TASK TO CARRY OUT:
Copy out the data from the line containing "How great a" through the line containing "Answer: [569,131] <", both included, reproducing each line with no changes.

SUPPLIED MATERIAL:

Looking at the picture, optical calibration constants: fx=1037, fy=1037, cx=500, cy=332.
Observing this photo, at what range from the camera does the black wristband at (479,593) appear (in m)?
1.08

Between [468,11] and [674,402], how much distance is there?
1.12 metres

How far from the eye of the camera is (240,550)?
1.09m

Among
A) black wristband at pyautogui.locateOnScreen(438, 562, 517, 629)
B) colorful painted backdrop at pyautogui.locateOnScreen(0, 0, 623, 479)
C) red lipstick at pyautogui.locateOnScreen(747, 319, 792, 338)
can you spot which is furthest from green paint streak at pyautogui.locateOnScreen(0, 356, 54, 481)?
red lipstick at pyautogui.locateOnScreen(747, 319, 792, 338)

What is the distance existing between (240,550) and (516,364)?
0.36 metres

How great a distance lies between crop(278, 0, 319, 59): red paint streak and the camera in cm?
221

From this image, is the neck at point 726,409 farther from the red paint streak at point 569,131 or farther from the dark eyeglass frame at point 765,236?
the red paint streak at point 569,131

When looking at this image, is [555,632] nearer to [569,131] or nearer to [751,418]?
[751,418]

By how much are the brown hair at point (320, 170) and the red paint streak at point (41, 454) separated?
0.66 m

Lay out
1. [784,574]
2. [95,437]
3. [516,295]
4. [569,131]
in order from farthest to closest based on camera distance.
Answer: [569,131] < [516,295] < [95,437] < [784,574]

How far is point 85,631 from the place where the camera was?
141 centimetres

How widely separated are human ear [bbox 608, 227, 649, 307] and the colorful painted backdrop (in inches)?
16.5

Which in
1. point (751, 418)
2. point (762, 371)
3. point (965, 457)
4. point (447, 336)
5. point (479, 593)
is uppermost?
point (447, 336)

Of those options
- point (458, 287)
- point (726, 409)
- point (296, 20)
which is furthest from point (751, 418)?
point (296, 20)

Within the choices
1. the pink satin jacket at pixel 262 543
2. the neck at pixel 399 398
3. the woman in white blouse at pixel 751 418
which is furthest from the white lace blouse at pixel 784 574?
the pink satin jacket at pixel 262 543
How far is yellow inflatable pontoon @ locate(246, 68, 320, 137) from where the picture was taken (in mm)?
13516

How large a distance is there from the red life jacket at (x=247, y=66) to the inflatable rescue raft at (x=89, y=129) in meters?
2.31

* * *

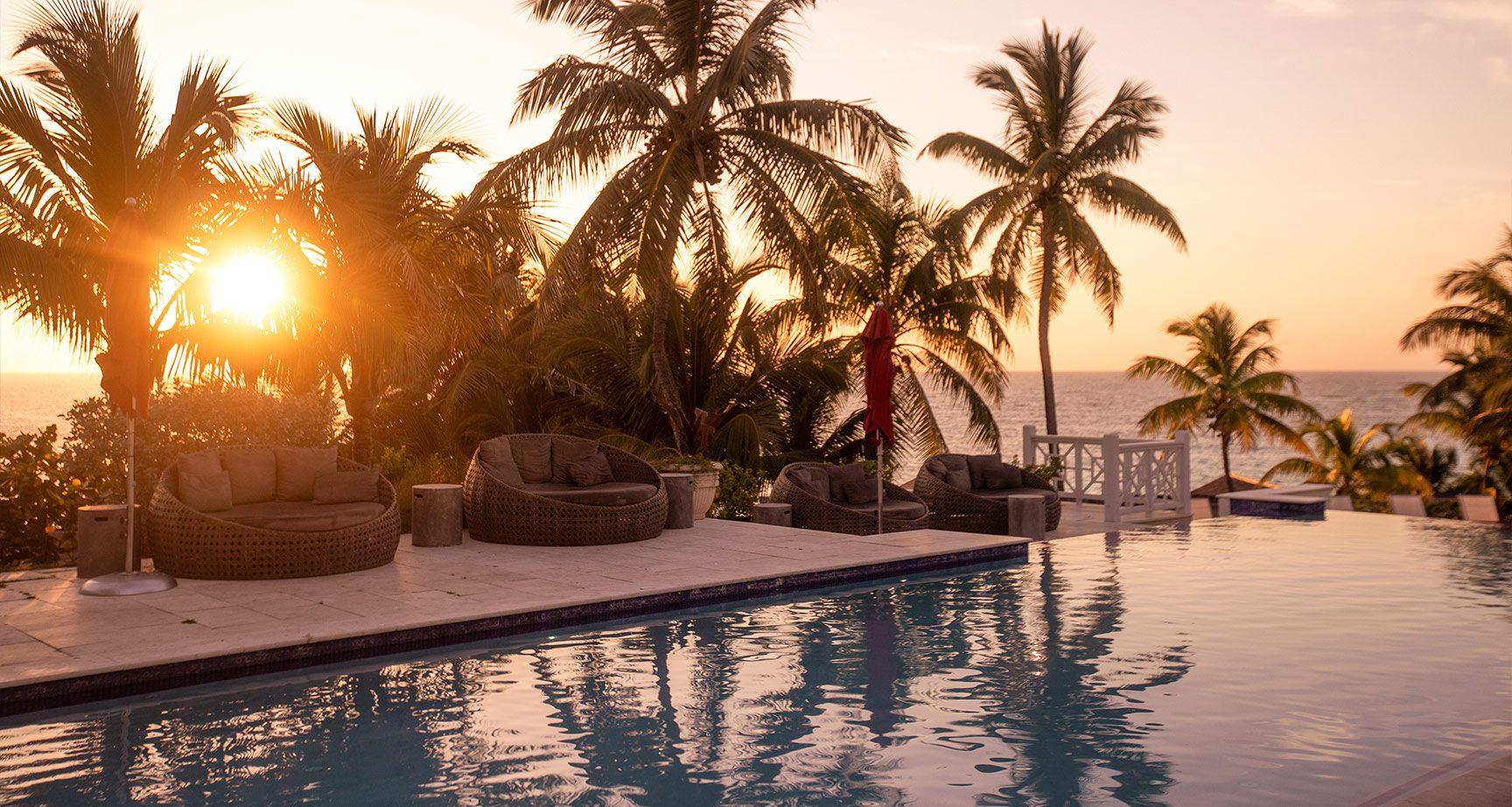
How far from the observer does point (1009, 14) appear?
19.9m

EXPECTED ANSWER:
How great a distance lies between crop(278, 0, 319, 59): red paint streak and the camera in cm?
221

From this image, is the neck at point 726,409 farther from the red paint streak at point 569,131 or farther from the dark eyeglass frame at point 765,236?
the red paint streak at point 569,131

When looking at this image, is [555,632] nearer to [569,131] or nearer to [751,418]?
[751,418]

By how much are the brown hair at point (320, 170) and the red paint streak at point (41, 454) separated?
0.66 m

Lay out
1. [784,574]
2. [95,437]
3. [516,295]
4. [569,131]
in order from farthest to closest based on camera distance.
Answer: [569,131] < [516,295] < [95,437] < [784,574]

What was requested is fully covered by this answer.